» Goal of the exercise
Could you write out every record below exactly, leaving out any pictures?

» Input material

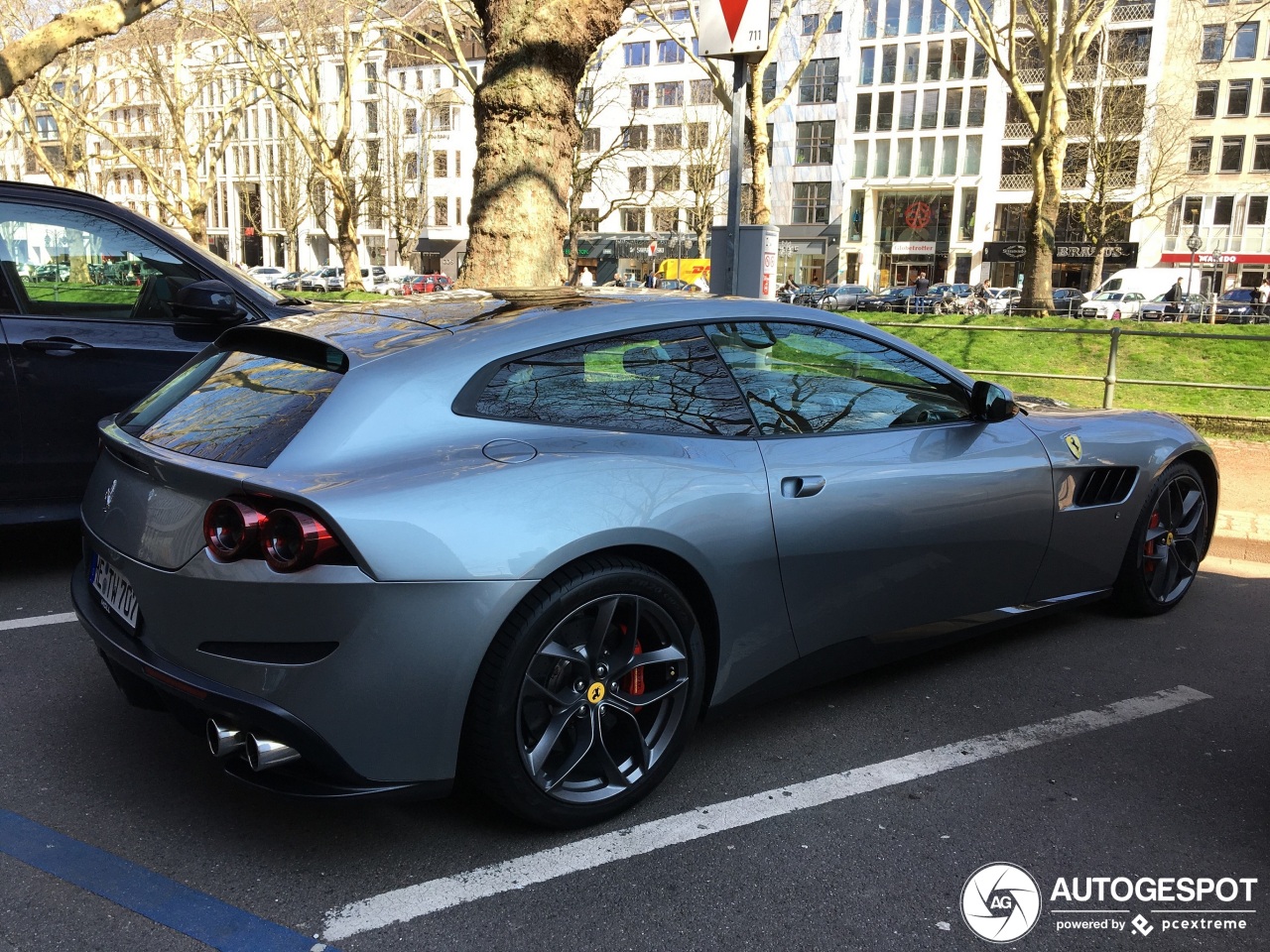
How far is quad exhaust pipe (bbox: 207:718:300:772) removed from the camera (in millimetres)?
2428

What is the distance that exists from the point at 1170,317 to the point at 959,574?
108 feet

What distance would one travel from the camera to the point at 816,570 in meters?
3.22

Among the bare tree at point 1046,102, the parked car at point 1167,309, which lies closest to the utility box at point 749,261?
the bare tree at point 1046,102

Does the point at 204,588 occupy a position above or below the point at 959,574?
above

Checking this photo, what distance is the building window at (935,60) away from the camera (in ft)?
210

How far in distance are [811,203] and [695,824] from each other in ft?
229

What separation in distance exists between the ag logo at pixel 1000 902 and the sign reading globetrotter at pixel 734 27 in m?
4.62

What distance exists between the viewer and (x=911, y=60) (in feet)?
215

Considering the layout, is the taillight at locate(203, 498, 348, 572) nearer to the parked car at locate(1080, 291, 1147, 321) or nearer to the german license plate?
the german license plate

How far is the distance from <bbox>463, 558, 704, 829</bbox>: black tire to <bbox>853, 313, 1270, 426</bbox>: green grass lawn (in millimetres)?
8331

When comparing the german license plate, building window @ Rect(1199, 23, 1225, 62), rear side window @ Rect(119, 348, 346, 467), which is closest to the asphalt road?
the german license plate

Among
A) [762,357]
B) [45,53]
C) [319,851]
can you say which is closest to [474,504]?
[319,851]

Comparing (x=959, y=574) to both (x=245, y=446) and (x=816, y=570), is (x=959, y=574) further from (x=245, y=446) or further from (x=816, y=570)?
(x=245, y=446)

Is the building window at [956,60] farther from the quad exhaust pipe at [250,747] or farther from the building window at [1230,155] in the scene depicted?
the quad exhaust pipe at [250,747]
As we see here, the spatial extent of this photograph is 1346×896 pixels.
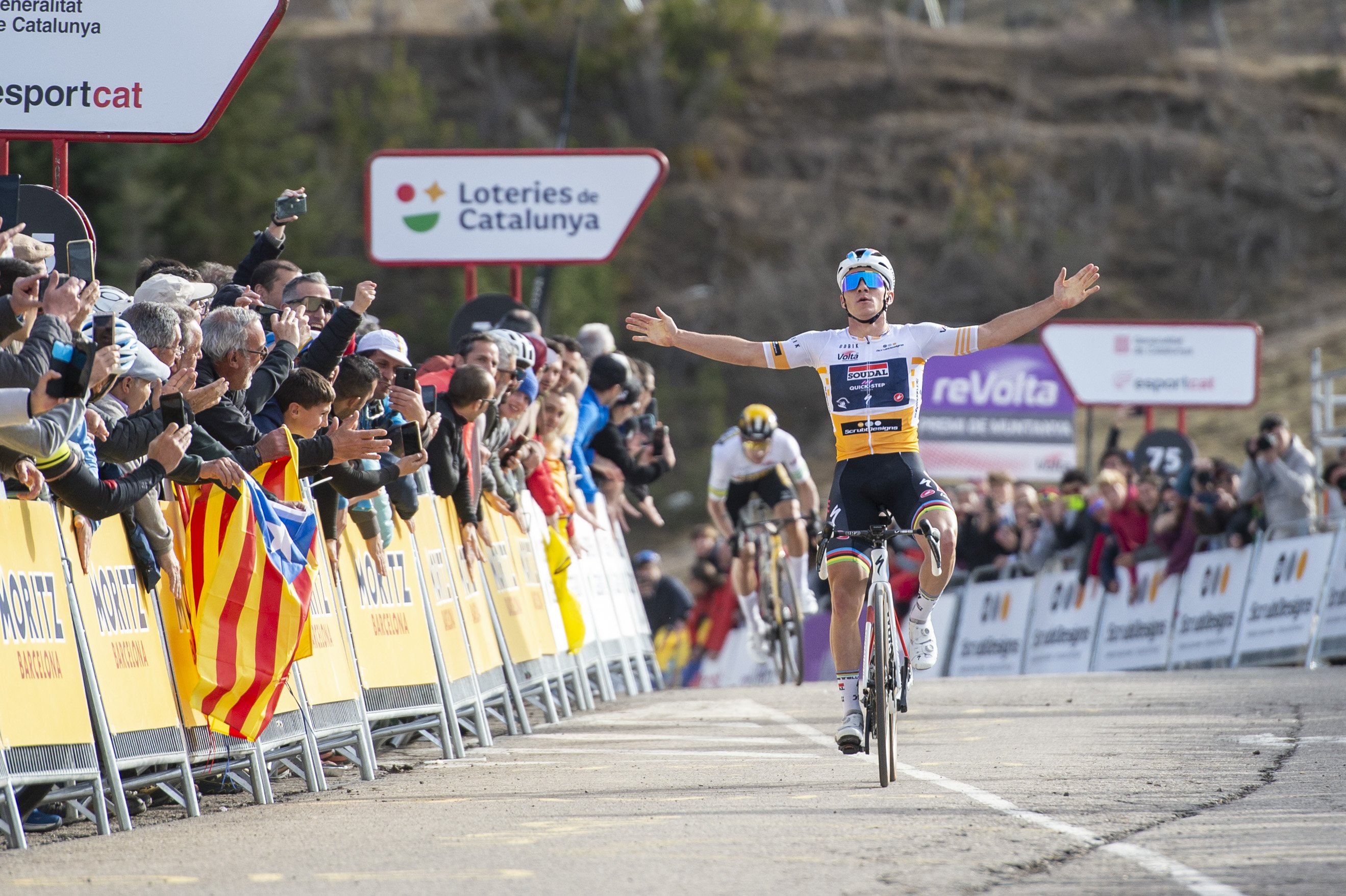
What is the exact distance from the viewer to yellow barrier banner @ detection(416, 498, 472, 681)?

» The output
How far is quad exhaust pipe (bbox: 207:718:300:772) removed from the camera (in millimetres)?
2428

What is the distance that exists from the point at 1170,317 to the point at 959,574?
108 feet

What distance would one travel from the camera to the point at 816,570 in meters?
3.22

Among the bare tree at point 1046,102, the parked car at point 1167,309, which lies closest to the utility box at point 749,261?
the bare tree at point 1046,102

Does the point at 204,588 occupy a position above or below the point at 959,574?
above

Checking this photo, what distance is the building window at (935,60) away from the camera (in ft)?
210

How far in distance are [811,203] and [695,824] from each other in ft?
229

What separation in distance exists between the ag logo at pixel 1000 902 and the sign reading globetrotter at pixel 734 27 in m?
4.62

What distance exists between the viewer and (x=911, y=60) (in feet)?
215

Considering the layout, is the taillight at locate(203, 498, 348, 572) nearer to the parked car at locate(1080, 291, 1147, 321) or nearer to the german license plate?
the german license plate

How far is the distance from <bbox>463, 558, 704, 829</bbox>: black tire to <bbox>853, 313, 1270, 426</bbox>: green grass lawn (in millimetres)?
8331

When comparing the german license plate, building window @ Rect(1199, 23, 1225, 62), rear side window @ Rect(119, 348, 346, 467), which is closest to the asphalt road?
the german license plate

Among
A) [762,357]
B) [45,53]
C) [319,851]
can you say which is closest to [474,504]?
[319,851]

Comparing (x=959, y=574) to both (x=245, y=446) and (x=816, y=570), is (x=959, y=574) further from (x=245, y=446) or further from (x=816, y=570)?
(x=245, y=446)

Is the building window at [956,60] farther from the quad exhaust pipe at [250,747] or farther from the building window at [1230,155] in the scene depicted?
the quad exhaust pipe at [250,747]
As we see here, the spatial extent of this photograph is 1346×896 pixels.
What is the exact distance from the viewer to yellow barrier banner @ detection(416, 498, 472, 681)?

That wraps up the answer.